The patient in this case had a prolonged hospital course because of his injury, but ultimately had a satisfactory outcome. Abrupt progression of subcutaneous emphysema after endotracheal extubation likely occurred secondary to exposure of the tracheal laceration, which had been isolated from the effects of ventilation by an intact endotracheal tube cuff, to spontaneous air movement. Of note, positive pressure ventilation would have been similarly detrimental, as evidenced by mucosal flap opening during bronchoscopy. Given the ability to isolate the lesion from the effects of positive pressure ventilation and preserved hemodynamic stability, the decision was made to maintain endotracheal intubation distal to the lesion to facilitate healing. However, with no evidence of healing present 5 days after injury, the risk of prolonged endotracheal intubation outweighed the risks of tracheostomy. Of note, it is of great importance to maximize early mobilization and physical therapy in patients requiring prolonged endotracheal intubation, because this has many potential benefits including maintenance of motor strength, earlier ventilator liberation, and improved functional status at hospital discharge.19 Approximately 3 months postoperatively, the patient in our case has obtained complete spontaneous healing of his tracheostomy site and displays no features of residual respiratory compromise.
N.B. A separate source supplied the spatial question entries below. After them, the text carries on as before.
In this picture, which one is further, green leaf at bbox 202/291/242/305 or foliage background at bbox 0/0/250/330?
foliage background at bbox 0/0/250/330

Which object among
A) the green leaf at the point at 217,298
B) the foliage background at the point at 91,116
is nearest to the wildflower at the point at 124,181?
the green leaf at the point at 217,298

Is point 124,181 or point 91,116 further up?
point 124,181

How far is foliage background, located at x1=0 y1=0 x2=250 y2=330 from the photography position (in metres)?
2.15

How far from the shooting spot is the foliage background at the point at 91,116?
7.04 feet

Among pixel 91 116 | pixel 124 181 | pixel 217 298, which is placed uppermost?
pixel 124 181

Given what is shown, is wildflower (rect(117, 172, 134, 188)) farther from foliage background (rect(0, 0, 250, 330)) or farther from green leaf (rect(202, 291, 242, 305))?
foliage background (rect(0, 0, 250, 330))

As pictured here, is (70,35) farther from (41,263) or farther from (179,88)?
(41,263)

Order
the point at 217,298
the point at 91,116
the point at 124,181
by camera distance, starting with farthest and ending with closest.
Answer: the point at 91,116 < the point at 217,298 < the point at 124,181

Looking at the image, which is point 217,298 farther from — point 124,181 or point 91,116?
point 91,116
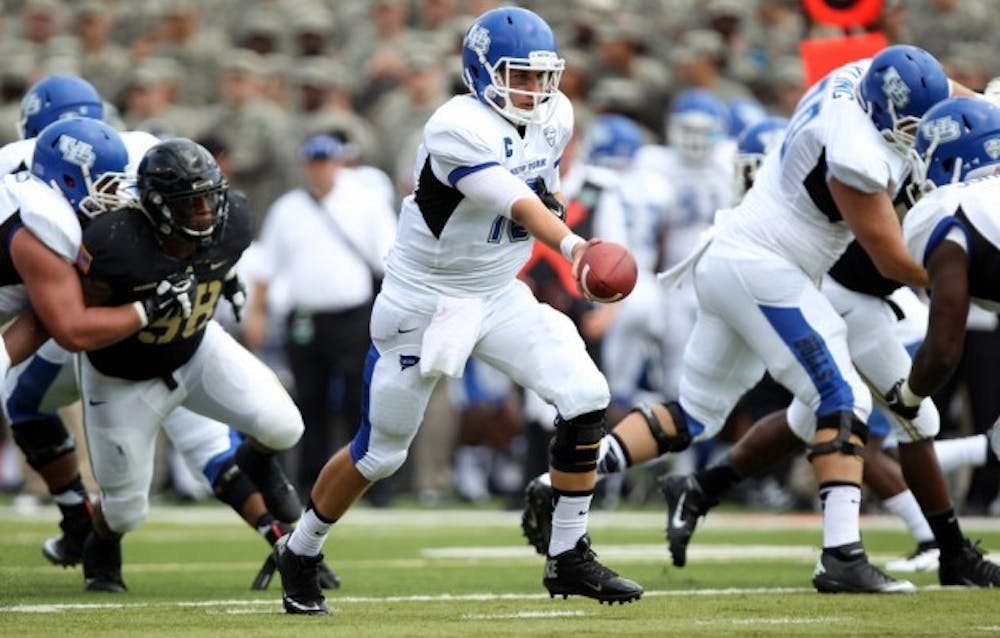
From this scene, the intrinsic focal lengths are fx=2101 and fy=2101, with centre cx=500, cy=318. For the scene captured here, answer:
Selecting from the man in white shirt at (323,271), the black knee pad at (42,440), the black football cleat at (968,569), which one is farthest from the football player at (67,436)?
the man in white shirt at (323,271)

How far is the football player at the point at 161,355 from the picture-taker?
7.03m

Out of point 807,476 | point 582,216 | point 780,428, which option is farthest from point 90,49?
point 780,428

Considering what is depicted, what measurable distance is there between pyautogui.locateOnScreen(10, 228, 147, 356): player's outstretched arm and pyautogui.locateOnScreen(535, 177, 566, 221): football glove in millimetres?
1409

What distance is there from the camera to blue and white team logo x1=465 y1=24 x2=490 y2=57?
21.7 feet

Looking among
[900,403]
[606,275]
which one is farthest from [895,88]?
[606,275]

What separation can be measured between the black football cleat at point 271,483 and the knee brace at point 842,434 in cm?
200

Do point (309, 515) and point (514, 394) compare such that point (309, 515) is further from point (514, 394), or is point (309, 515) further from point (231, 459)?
point (514, 394)

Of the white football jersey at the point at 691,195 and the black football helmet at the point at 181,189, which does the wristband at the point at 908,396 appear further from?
the white football jersey at the point at 691,195

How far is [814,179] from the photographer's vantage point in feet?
24.4

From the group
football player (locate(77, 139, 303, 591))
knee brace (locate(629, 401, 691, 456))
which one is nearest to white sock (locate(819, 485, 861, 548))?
knee brace (locate(629, 401, 691, 456))

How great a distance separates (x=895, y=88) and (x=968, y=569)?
5.91 ft

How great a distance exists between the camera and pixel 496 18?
664 cm

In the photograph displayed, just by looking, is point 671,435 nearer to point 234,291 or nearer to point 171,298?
point 234,291

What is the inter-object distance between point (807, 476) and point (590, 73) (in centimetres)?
376
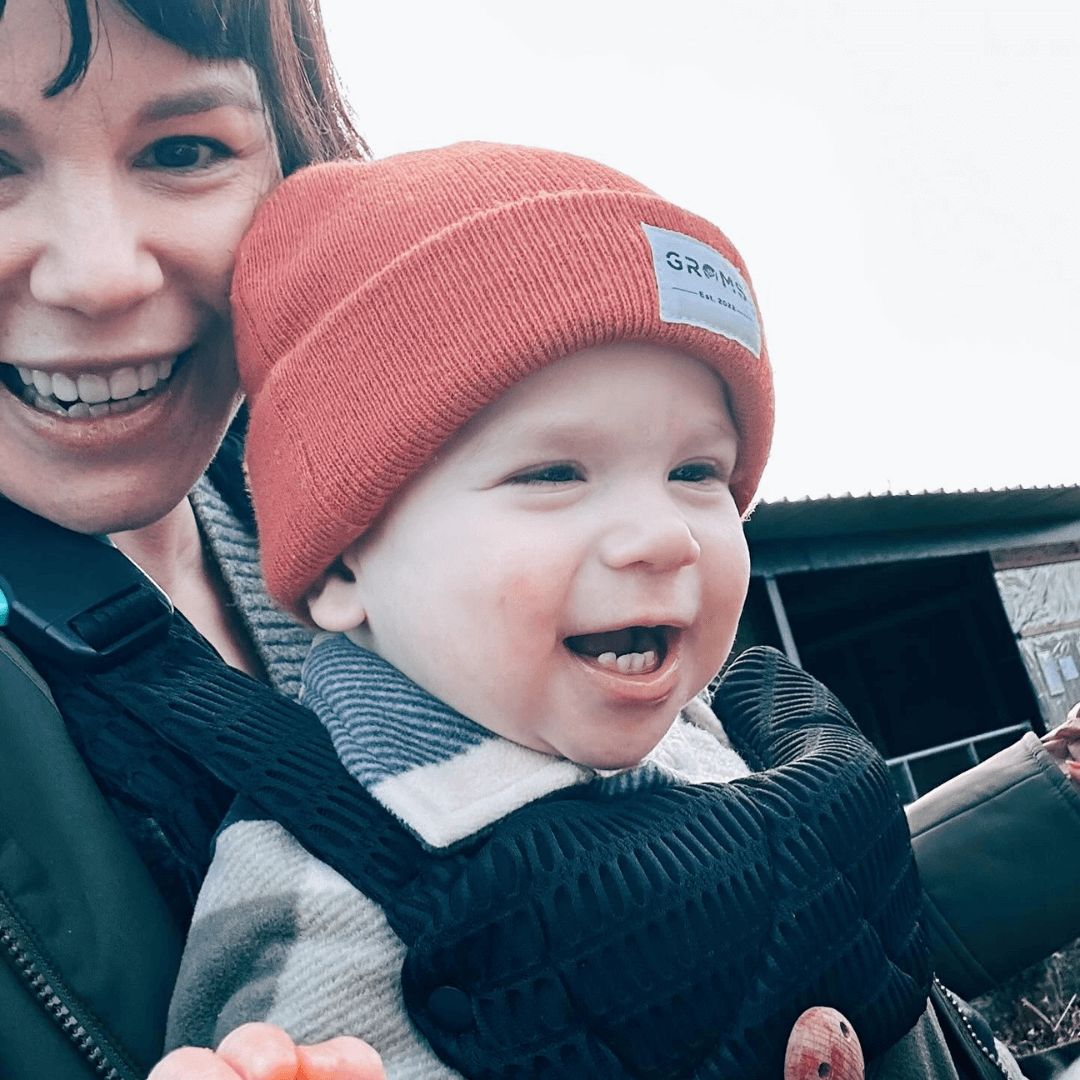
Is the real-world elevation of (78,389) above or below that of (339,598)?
above

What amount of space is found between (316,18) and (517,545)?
952 mm

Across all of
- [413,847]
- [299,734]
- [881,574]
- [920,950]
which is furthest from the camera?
[881,574]

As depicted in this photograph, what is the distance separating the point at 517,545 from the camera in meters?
0.98

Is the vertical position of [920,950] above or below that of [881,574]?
above

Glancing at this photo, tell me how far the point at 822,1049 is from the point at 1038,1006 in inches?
161

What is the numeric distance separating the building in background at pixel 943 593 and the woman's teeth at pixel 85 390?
2901mm

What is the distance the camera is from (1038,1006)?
4254 mm

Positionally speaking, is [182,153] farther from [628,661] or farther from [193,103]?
[628,661]

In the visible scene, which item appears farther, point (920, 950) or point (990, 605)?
point (990, 605)

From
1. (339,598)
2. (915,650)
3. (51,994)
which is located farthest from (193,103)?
(915,650)

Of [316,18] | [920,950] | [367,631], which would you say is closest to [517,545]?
[367,631]

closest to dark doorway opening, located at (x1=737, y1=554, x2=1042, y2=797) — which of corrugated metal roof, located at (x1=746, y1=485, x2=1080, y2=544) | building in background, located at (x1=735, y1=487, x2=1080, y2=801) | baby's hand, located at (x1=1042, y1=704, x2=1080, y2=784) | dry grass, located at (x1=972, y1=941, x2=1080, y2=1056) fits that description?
building in background, located at (x1=735, y1=487, x2=1080, y2=801)

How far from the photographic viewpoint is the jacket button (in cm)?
87

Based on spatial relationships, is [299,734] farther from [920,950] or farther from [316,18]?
[316,18]
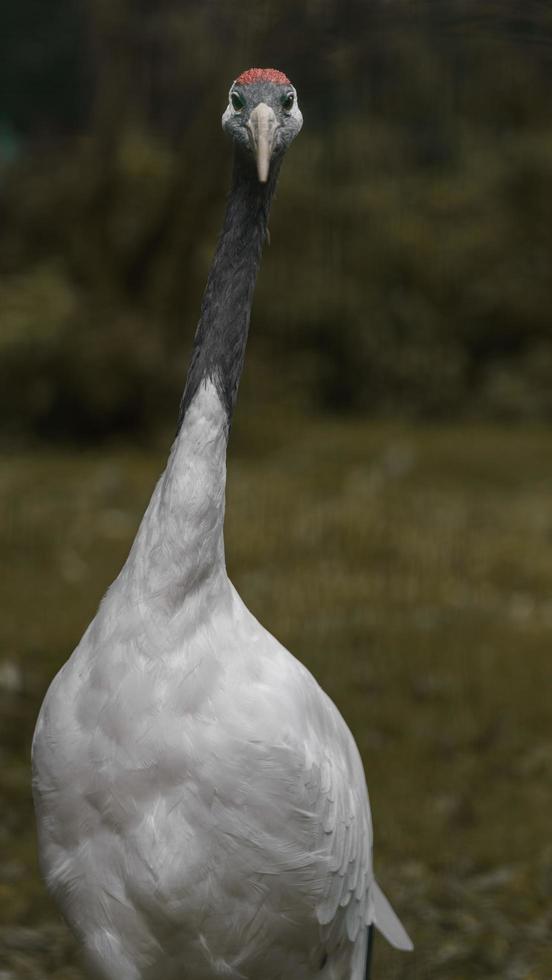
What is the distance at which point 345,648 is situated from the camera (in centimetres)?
540

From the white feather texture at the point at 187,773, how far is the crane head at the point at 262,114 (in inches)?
15.7

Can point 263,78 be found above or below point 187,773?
above

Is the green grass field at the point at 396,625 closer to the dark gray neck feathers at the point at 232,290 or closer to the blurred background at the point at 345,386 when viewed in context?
the blurred background at the point at 345,386

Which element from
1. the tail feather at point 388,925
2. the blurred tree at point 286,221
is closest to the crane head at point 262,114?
the tail feather at point 388,925

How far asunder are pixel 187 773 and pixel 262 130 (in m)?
1.00

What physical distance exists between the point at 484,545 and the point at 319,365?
3665 millimetres

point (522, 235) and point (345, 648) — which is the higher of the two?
point (522, 235)

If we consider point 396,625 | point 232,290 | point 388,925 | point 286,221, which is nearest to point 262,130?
point 232,290

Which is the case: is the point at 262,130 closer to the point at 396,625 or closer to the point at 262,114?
the point at 262,114

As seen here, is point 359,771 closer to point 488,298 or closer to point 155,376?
point 155,376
When preparing for endotracheal intubation, assurance of correct stylet placement must be verified even with the use of factory-issued preloaded endotracheal tube stylets. Moreover, the laryngoscopist should recognize patient-related (e.g., female sex, chronic steroid use, congenital tracheal abnormalities, advanced age) and equipment-related factors (e.g., oversized endotracheal tubes, overdistention of endotracheal cuff, protruding stylet, or introducer) associated with tracheal injury. Interestingly, a systematic review of postintubation tracheal rupture, a term that encompasses any type of tracheal wall disruption, found that approximately two-thirds of cases occurred during intubation for elective procedures, and <15% of intubations were described as difficult.8 The overall mortality was 22%. Diagnosis of tracheal wall disruption should be suspected in any patient with subcutaneous emphysema or respiratory distress after extubation and subsequently confirmed with bronchoscopy. Conservative management should be considered for patients with small tears, hemodynamic stability, and the ability to isolate the tear from the potentially harmful effects of positive pressure ventilation.